== DOCUMENT ==
★ ★ ★ ★ ★ ★ ★
The viability of revolution is purely a question of whether or not the conditions are right, which they clearly aren’t at the moment. That being the case, socialists should instead seek to build our movement in a number of ways in preparation for when conditions change. In practice this means working for ways to improve the lives and political power of the working class, ingratiate ourselves to them, establish ourselves as their allies capable of bringing concrete positive changes. In other words we will have to engage in short term socdem type reforms, while still maintaining the need to ultimately abolish capitalism. This is all geared to ensuring that when conditions change and revolution is on the horizon, our movement has the broadest possible support base and thus the best chance of taking power and implementing socialism.

So….Extreme Opportunism until the time is right.

If you're going to keep leftist thought stuck in the 19th century, your "right conditions" for revolution will never materialize.

It won't be that much longer. The effects of climate change are already being felt in the third world and in the next 20-30 years the whole world will be in a state of crisis

Yeah, just like the ice caps will be gone by 2014, eh Al?

How about "post-capitalism"? You shed all the connotations of soviet and sucdem socialism, assert a demand for radical transformation, and retain the ability to concretely re-envision society.

Without a civil war or large-scale military conflict between the capitalist powers it will not be possible for a proletarian revolution to succeed anywhere. Even if the Venezuelans had attempted a genuine proletarian revolution and used the most advanced theory and techniques they would have remained isolated in the face of capitalist encirclement. This same isolation will happen to every state that attempts to break free from the domination of global capital. The idea that some kind of peasant revolution in a backwards region could take power and successfully resist global capital alone is an absurdity. It only worked for the Bolsheviks due to the unique conditions of WWI. It worked in China due to the collapse of Japanese imperialism and Soviet support.

And even if a large war occurs between capitalist powers it is likely the gap between them and the developed world would still remain large enough to prevent the full development of socialism. Which means, to me, that it would be far better if Marxist organizations focused on the First World countries

But a serious crisis within the large capitalist does not necessarily entail socialism, only the possibility of a revolution that could establish socialism.
★ ★ ★ ★ ★ ★ ★
== RECORDED INFORMATION ==

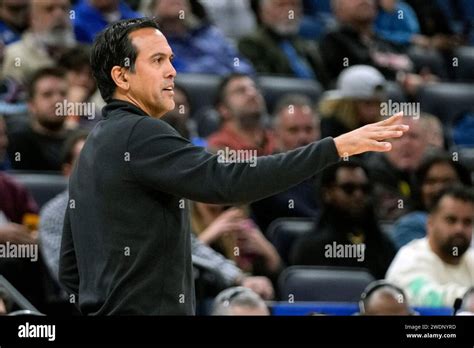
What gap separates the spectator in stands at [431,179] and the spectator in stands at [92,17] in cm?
178

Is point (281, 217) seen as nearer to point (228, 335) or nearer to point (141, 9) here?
point (141, 9)

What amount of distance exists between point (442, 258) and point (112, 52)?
2.47m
★ ★ ★ ★ ★ ★ ★
== CHALLENGES ==
1. In the discussion of revolution above, quote the passage between "The viability of" and "and implementing socialism.", inclusive.
2. Render this sentence from the discussion of revolution into Spanish: "This same isolation will happen to every state that attempts to break free from the domination of global capital."

== ANSWER SET ==
1.
The viability of revolution is purely a question of whether or not the conditions are right, which they clearly aren’t at the moment. That being the case, socialists should instead seek to build our movement in a number of ways in preparation for when conditions change. In practice this means working for ways to improve the lives and political power of the working class, ingratiate ourselves to them, establish ourselves as their allies capable of bringing concrete positive changes. In other words we will have to engage in short term socdem type reforms, while still maintaining the need to ultimately abolish capitalism. This is all geared to ensuring that when conditions change and revolution is on the horizon, our movement has the broadest possible support base and thus the best chance of taking power and implementing socialism.

2. Este mismo aislamiento le ocurrirá a todo Estado que intente liberarse de la dominación del capital global.